» **Passage**:
Learn what pay stubs show, why they matter, and how to read yours.

Published Monday 22 June 2026

Table of contents

Key takeaways

  • A pay stub is a document that breaks down your earnings, tax withholdings, deductions, and net pay for each pay period. Review yours regularly to confirm your compensation matches your employment agreement.
  • Pay stub requirements vary by state; some states require employers to provide written or electronic pay stubs, while others leave it optional. Knowing your state's rules helps you stay compliant.
  • Keep pay stubs for at least 1 year for personal tax purposes. If you're an employer, the IRS recommends holding payroll records for at least 4 years.
  • Accurate pay stubs protect you during loan applications, tax filing, and wage disputes. They also help you track deductions and plan your budget with confidence.

What is a pay stub?

A pay stub is a document that shows your earnings, deductions, and net pay for a specific pay period. It gives you a clear record of how your paycheck was calculated.

» **Task requirements**:
Answer these questions from the pay stub text:
1. How long should you keep pay stubs for personal tax purposes?
2. In which three situations do accurate pay stubs protect you?
3. According to the section "What is a pay stub?", what does a pay stub show?
The listing after this text comes from a separate source.

» **Material provided**:
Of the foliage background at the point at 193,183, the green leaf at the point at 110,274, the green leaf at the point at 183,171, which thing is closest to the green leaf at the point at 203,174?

» **Result of the exercise**:
1. At least 1 year.
2. Loan applications, tax filing, and wage disputes.
3. Your earnings, deductions, and net pay for a specific pay period.